Supergiant Games’ debut turns the medium’s dreary post-apocalyptic obsession on its head with vivid, painterly hues. The novel mechanic here – a gritty-voiced narrator recounting your deeds in real time – lends a sense of bard-song consequence to your actions, driving home Greg Kasavin’s poignant tale of cyclical death and renewal. As people question games’ suitability as a storytelling medium, Bastion offers a potent counter-argument. 

Winner: SpaceChem

Format Mac, PC Publisher Zachtronics Industries Developer In-house

SpaceChem is a lot like science, and therefore about experimentation and exploration. It’s also much like programming, and thus logical and technical. And it’s about design and invention, and so it’s intensely creative and rewarding. In this puzzler, you synthesise chemicals by moving and manipulating atoms and compounds in circuits to produce molecules. Although its basis is in chemistry, ultimately your aim is to construct machines of your own invention: elegant and efficient systems that use as few components as possible and work as speedily as your wits allow.

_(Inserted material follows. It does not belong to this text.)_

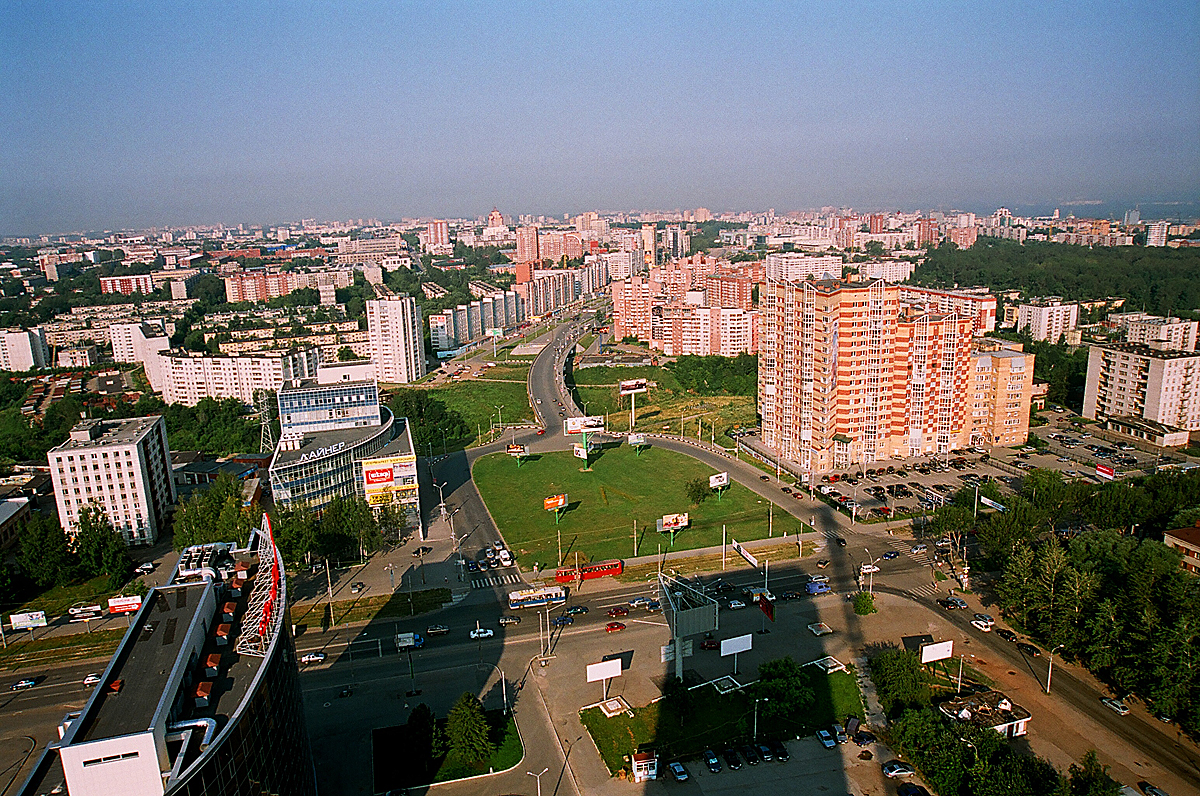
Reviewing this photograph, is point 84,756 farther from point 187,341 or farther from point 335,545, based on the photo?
point 187,341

The result is a game that pushes the potential of games to educate and entertain. For all its distancing jargon and brutal early learning curve, SpaceChem is thrillingly open-ended and player-centric; you reach each solution yourself, learning through trial and error, plus past experience. It’s uncompromisingly respectful of you, never condescending to hold your hand when, with dedication, you can figure things out yourself. While it can be frustrating and even alienating, the payoff is the elation felt when you solve a puzzle well and look back over all you’ve learned. The rare and profound sense of satisfaction received transcends mere XP and achievements, because they’re yours, and you earned them.